▶ DIRECTIVE:
Quote the listing below in full and exactly as written, but omit every picture.

Image-linked spatial questions:
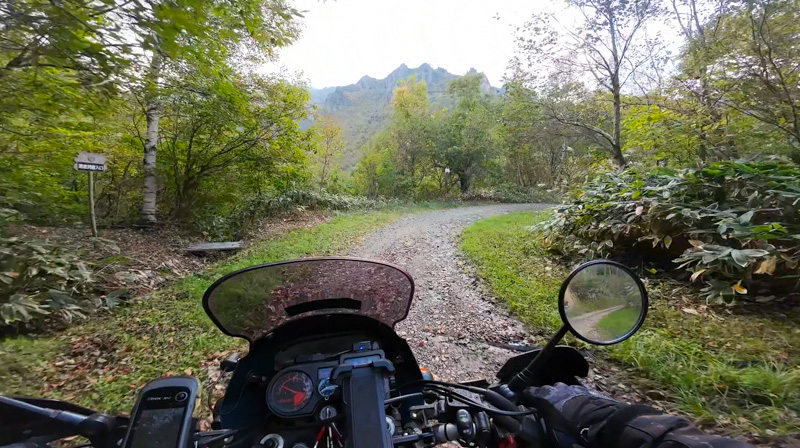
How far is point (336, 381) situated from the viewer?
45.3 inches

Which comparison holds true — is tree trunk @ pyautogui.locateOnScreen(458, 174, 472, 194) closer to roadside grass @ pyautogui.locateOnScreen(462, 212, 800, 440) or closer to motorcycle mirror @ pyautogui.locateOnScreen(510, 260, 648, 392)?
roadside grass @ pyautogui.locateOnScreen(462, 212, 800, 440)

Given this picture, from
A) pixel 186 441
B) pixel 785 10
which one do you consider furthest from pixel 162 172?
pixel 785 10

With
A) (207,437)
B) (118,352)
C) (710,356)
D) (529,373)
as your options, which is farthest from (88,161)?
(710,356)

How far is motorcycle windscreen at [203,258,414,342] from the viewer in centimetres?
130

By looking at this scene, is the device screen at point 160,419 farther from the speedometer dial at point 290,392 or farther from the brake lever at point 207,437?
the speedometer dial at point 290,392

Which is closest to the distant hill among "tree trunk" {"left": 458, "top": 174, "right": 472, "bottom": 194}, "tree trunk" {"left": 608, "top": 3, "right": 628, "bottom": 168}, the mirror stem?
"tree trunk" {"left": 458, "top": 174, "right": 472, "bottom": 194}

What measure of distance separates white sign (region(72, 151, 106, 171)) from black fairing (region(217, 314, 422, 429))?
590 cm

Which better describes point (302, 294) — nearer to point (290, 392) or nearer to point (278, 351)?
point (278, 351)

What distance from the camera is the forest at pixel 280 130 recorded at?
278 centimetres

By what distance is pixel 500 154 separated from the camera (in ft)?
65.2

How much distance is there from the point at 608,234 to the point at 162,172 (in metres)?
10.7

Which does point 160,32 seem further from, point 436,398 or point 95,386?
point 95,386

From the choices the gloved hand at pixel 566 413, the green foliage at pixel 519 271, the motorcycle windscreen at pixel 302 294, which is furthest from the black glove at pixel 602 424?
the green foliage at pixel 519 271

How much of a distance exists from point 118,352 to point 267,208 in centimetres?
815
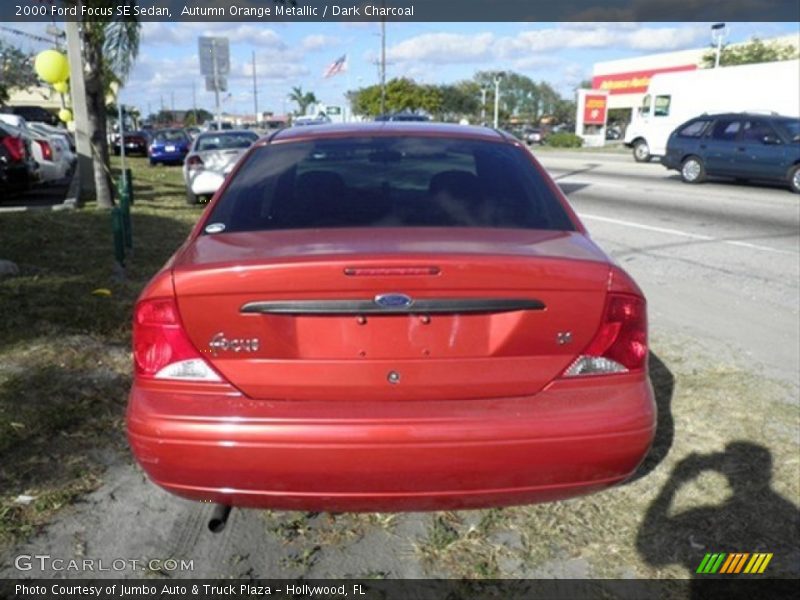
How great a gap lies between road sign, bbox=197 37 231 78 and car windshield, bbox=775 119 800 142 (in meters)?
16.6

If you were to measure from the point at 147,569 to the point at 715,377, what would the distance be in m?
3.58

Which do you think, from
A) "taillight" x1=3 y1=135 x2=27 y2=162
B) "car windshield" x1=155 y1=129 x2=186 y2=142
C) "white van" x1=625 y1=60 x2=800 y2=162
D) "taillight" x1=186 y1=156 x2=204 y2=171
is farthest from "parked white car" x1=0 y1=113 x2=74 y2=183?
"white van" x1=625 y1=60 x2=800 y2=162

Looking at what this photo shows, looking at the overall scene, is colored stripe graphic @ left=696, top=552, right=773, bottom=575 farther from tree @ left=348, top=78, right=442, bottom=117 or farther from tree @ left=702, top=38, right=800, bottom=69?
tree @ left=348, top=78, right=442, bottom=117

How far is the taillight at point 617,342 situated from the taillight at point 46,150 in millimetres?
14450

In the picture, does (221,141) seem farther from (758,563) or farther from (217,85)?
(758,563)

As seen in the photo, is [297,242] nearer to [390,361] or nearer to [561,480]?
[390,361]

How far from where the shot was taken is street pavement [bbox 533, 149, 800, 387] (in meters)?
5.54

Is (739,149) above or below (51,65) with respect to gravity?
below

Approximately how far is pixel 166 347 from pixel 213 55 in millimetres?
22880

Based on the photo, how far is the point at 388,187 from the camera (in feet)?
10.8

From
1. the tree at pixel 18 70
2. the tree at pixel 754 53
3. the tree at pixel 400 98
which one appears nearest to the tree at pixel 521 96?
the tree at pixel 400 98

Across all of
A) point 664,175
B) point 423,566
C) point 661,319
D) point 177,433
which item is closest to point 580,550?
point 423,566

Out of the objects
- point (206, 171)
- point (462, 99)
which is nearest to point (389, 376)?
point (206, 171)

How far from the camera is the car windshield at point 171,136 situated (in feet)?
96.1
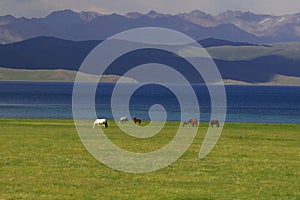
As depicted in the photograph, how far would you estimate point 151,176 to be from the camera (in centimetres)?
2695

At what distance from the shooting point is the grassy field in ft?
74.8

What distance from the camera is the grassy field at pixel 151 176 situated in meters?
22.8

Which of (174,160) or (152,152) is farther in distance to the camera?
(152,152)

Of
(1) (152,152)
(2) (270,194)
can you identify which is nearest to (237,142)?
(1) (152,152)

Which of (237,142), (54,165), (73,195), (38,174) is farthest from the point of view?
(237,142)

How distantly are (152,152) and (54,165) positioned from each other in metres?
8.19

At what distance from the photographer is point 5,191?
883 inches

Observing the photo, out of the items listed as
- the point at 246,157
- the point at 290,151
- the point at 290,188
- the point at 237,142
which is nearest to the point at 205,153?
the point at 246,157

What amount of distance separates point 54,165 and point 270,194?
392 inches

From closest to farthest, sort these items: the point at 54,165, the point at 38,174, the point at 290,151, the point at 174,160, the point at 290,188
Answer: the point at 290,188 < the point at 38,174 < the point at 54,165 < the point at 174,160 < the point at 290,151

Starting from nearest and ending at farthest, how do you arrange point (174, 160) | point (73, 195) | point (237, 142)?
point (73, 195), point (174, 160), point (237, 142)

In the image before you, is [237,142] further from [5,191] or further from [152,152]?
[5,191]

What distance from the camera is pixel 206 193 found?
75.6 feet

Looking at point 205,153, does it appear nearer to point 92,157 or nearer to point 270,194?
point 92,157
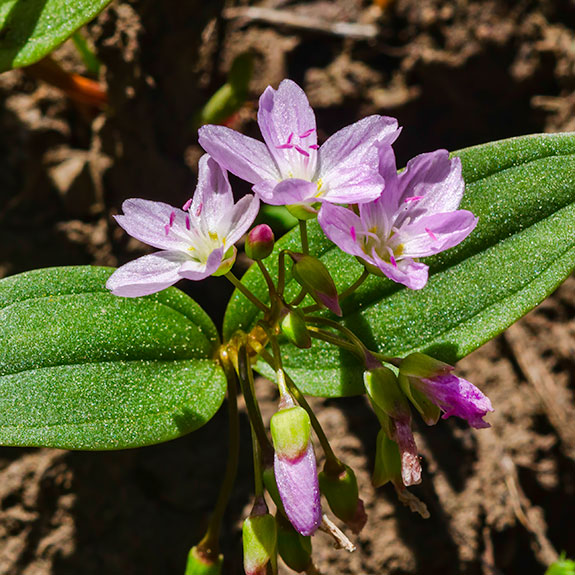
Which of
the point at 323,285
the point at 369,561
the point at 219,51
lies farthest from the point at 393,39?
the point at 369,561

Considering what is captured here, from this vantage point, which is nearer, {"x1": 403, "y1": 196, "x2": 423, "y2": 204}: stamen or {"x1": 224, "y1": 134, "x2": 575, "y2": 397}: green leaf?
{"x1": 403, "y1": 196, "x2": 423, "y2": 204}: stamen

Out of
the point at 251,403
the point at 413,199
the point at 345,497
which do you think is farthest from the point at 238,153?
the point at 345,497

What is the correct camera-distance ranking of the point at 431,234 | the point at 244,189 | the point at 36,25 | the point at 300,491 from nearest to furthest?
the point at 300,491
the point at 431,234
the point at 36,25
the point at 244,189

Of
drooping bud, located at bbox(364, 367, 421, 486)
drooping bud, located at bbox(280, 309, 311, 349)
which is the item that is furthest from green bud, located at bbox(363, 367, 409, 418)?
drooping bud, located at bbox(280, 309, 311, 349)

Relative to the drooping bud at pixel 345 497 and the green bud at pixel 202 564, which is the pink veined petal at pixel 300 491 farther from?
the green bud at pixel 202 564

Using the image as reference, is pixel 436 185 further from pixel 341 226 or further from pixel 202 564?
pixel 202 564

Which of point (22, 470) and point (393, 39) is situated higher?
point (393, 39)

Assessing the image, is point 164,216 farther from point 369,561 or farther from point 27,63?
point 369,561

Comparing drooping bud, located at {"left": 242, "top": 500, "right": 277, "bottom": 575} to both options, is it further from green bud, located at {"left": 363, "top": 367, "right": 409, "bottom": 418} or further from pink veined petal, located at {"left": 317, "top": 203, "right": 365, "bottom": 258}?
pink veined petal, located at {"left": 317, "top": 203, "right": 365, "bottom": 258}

▶ ANSWER TO THIS EXERCISE:
How far is point (336, 381) situated from the viewer?
45.3 inches

Which comparison holds true — is tree trunk @ pyautogui.locateOnScreen(458, 174, 472, 194) closer to roadside grass @ pyautogui.locateOnScreen(462, 212, 800, 440) or closer to motorcycle mirror @ pyautogui.locateOnScreen(510, 260, 648, 392)?
roadside grass @ pyautogui.locateOnScreen(462, 212, 800, 440)

Given this picture, from
A) pixel 186 441
B) pixel 785 10
which one do you consider furthest from pixel 162 172?
pixel 785 10

With
A) (207,437)
B) (118,352)
C) (710,356)
D) (529,373)
as your options, which is farthest from (88,161)?
(710,356)

How far is motorcycle windscreen at [203,258,414,342] from the viewer in centimetres?
130

By looking at this scene, is the device screen at point 160,419 farther from the speedometer dial at point 290,392 or farther from the brake lever at point 207,437?
the speedometer dial at point 290,392

Which is closest to the distant hill among "tree trunk" {"left": 458, "top": 174, "right": 472, "bottom": 194}, "tree trunk" {"left": 608, "top": 3, "right": 628, "bottom": 168}, the mirror stem?
"tree trunk" {"left": 458, "top": 174, "right": 472, "bottom": 194}

What measure of distance separates white sign (region(72, 151, 106, 171)) from black fairing (region(217, 314, 422, 429))?
590 cm

Which better describes point (302, 294) — nearer to point (290, 392) or nearer to point (278, 351)?
point (278, 351)

What distance from the camera is the forest at pixel 280 130 recorded at?
278 centimetres

By what distance is pixel 500 154 separated from the camera (in ft)?
65.2

How much distance is there from the point at 608,234 to the point at 162,172 (in metres)?
10.7

Which does point 160,32 seem further from, point 436,398 or point 95,386?
point 95,386

From the choices the gloved hand at pixel 566 413, the green foliage at pixel 519 271, the motorcycle windscreen at pixel 302 294, which is furthest from the black glove at pixel 602 424?
the green foliage at pixel 519 271

How much of a distance exists from point 118,352 to point 267,208 in centimetres?
815
How great a gap lies between road sign, bbox=197 37 231 78 and car windshield, bbox=775 119 800 142 (in meters)?
16.6

If you were to measure from the point at 147,569 to the point at 715,377, what would the distance be in m?
3.58

Which do you think, from
A) "taillight" x1=3 y1=135 x2=27 y2=162
B) "car windshield" x1=155 y1=129 x2=186 y2=142
C) "white van" x1=625 y1=60 x2=800 y2=162
D) "taillight" x1=186 y1=156 x2=204 y2=171
is farthest from "parked white car" x1=0 y1=113 x2=74 y2=183?
"white van" x1=625 y1=60 x2=800 y2=162

Looking at what this photo shows, looking at the overall scene, is colored stripe graphic @ left=696, top=552, right=773, bottom=575 farther from tree @ left=348, top=78, right=442, bottom=117 or farther from tree @ left=702, top=38, right=800, bottom=69?
tree @ left=348, top=78, right=442, bottom=117

How far is the taillight at point 617,342 situated from the taillight at point 46,150 in millimetres?
14450

In the picture, does (221,141) seem farther from (758,563) or farther from (217,85)?
(758,563)

As seen in the photo, is [297,242] nearer to [390,361] or nearer to [561,480]?
[390,361]

How far from where the shot was taken is street pavement [bbox 533, 149, 800, 387] (in meters)?
5.54

Is (739,149) above or below (51,65) with respect to gravity?
below

Approximately how far is pixel 166 347 from pixel 213 55 in millimetres?
22880

Based on the photo, how far is the point at 388,187 from the camera (in feet)?
10.8

From
1. the tree at pixel 18 70
2. the tree at pixel 754 53
3. the tree at pixel 400 98
which one appears nearest to the tree at pixel 521 96?
the tree at pixel 400 98

Across all of
A) point 664,175
B) point 423,566
C) point 661,319
D) point 177,433
which item is closest to point 580,550?
point 423,566

Out of the objects
- point (206, 171)
- point (462, 99)
which is nearest to point (389, 376)?
point (206, 171)

How far from the camera is the car windshield at point 171,136 situated (in feet)?
96.1
As depicted in the photograph, how far would you estimate point 151,176 to be from the camera (in centimetres)?
2695

At what distance from the shooting point is the grassy field in ft?
74.8

What distance from the camera is the grassy field at pixel 151 176 situated in meters?
22.8

Which of (174,160) or (152,152) is farther in distance to the camera?
(152,152)

Of
(1) (152,152)
(2) (270,194)
can you identify which is nearest to (237,142)?
(1) (152,152)

Which of (237,142), (54,165), (73,195), (38,174) is farthest from the point of view?
(237,142)

How distantly are (152,152) and (54,165) positioned from each other in metres?
8.19

At what distance from the photographer is point 5,191?
883 inches

Observing the photo, out of the items listed as
- the point at 246,157
- the point at 290,151
- the point at 290,188
- the point at 237,142
which is nearest to the point at 205,153?
the point at 246,157

What amount of distance separates point 54,165 and point 270,194?
392 inches

From closest to farthest, sort these items: the point at 54,165, the point at 38,174, the point at 290,151, the point at 174,160, the point at 290,188
Answer: the point at 290,188 < the point at 38,174 < the point at 54,165 < the point at 174,160 < the point at 290,151

Starting from nearest and ending at farthest, how do you arrange point (174, 160) | point (73, 195) | point (237, 142)?
point (73, 195), point (174, 160), point (237, 142)

In the image before you, is [237,142] further from [5,191] or further from [152,152]?
[5,191]

What distance from the camera is pixel 206 193 found?
75.6 feet

Looking at point 205,153, does it appear nearer to point 92,157 or nearer to point 270,194?
point 92,157
Which of
the point at 323,285
the point at 369,561
the point at 219,51
lies farthest from the point at 393,39?
the point at 369,561

Considering what is captured here, from this vantage point, which is nearer, {"x1": 403, "y1": 196, "x2": 423, "y2": 204}: stamen or {"x1": 224, "y1": 134, "x2": 575, "y2": 397}: green leaf?
{"x1": 403, "y1": 196, "x2": 423, "y2": 204}: stamen

Out of
the point at 251,403
the point at 413,199
the point at 345,497
which do you think is farthest from the point at 238,153?
the point at 345,497

What is the correct camera-distance ranking of the point at 431,234 | the point at 244,189 | the point at 36,25 | the point at 300,491 from nearest to furthest?
the point at 300,491
the point at 431,234
the point at 36,25
the point at 244,189

Of
drooping bud, located at bbox(364, 367, 421, 486)
drooping bud, located at bbox(280, 309, 311, 349)
which is the item that is furthest from green bud, located at bbox(363, 367, 409, 418)?
drooping bud, located at bbox(280, 309, 311, 349)

Relative to the drooping bud at pixel 345 497 and the green bud at pixel 202 564, which is the pink veined petal at pixel 300 491 farther from?
the green bud at pixel 202 564

Using the image as reference, is pixel 436 185 further from pixel 341 226 or further from pixel 202 564?
pixel 202 564

Which of point (22, 470) and point (393, 39) is situated higher?
point (393, 39)

Assessing the image, is point 164,216 farther from point 369,561 or farther from point 27,63?
point 369,561

Comparing drooping bud, located at {"left": 242, "top": 500, "right": 277, "bottom": 575} to both options, is it further from green bud, located at {"left": 363, "top": 367, "right": 409, "bottom": 418} or further from pink veined petal, located at {"left": 317, "top": 203, "right": 365, "bottom": 258}?
pink veined petal, located at {"left": 317, "top": 203, "right": 365, "bottom": 258}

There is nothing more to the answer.